Personally, I remember so well the pungent smell of the pesticide. Once, in the early '60s, my family was on a picnic with friends and although he always drove, my dad could not remember where we were. His memory loss frightened us. Later we learned it had been a slight stroke. The day before the picnic he sprayed some of the fields and ditches with DDT. Dad passed away in 1998 from lung cancer; he was 84.
Yet, the DuPont chemical industry continues to manufacture and sell DDT in other countries, and its residue continues to collect in waterways, even into the oceans.

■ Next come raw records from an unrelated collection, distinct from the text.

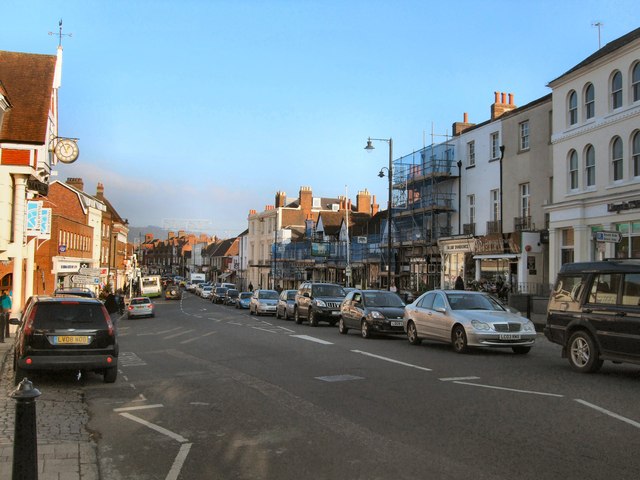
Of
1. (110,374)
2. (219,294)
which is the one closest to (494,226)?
(110,374)

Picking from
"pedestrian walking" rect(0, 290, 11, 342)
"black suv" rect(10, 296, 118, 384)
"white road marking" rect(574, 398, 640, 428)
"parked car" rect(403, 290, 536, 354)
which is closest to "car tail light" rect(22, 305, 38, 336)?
"black suv" rect(10, 296, 118, 384)

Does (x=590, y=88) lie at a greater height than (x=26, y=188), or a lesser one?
greater

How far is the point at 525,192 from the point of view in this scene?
3222 cm

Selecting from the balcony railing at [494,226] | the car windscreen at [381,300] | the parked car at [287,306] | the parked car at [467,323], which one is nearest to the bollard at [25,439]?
the parked car at [467,323]

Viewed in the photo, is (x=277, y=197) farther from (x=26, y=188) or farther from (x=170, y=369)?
(x=170, y=369)

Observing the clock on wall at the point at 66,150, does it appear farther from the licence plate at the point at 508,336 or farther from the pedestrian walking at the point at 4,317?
the licence plate at the point at 508,336

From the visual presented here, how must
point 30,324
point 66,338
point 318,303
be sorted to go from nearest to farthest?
1. point 30,324
2. point 66,338
3. point 318,303

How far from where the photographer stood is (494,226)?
33875 millimetres

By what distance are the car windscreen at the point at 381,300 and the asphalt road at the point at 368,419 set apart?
6536 millimetres

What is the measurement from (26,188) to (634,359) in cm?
2225

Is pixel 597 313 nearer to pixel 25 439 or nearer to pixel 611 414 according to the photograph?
pixel 611 414

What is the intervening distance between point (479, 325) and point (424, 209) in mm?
25545

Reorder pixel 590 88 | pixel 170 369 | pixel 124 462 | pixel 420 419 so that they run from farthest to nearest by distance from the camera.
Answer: pixel 590 88 → pixel 170 369 → pixel 420 419 → pixel 124 462

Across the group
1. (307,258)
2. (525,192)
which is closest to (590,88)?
(525,192)
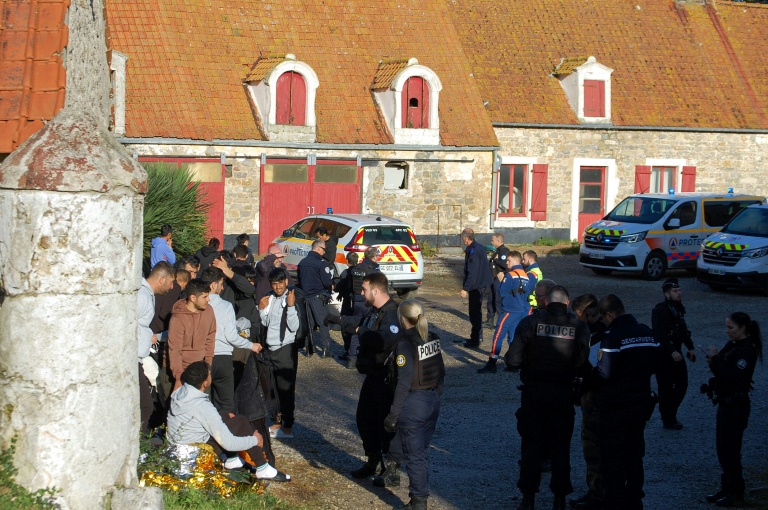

This is why I am asking our congressional leaders to revise the Clean Water Act and to keep monitoring all of our waterways. There have been two Supreme Court rulings to water down the original Clean Water Act. The first ruling in 2001 concerned "isolated" ponds. Those not connected to a larger body of water are not protected under the Clean Water Act. In the second ruling in 2006, the "Supreme Court failed to uphold Clean Water protection for many wetlands and tributaries of larger rivers and lakes," and according to the recent Earthjustice report, "The fate of nearly 60 percent of waterways in the U.S. remains uncertain as a result." (Rapanos v. United States and United States v. Carbell)
There is one more reason, too. Since the month of October is Breast Cancer Awareness Month, I think of my sister, Betty, who died in 1987 from breast cancer; she was 48, married with five children. I will always blame the use of DDT.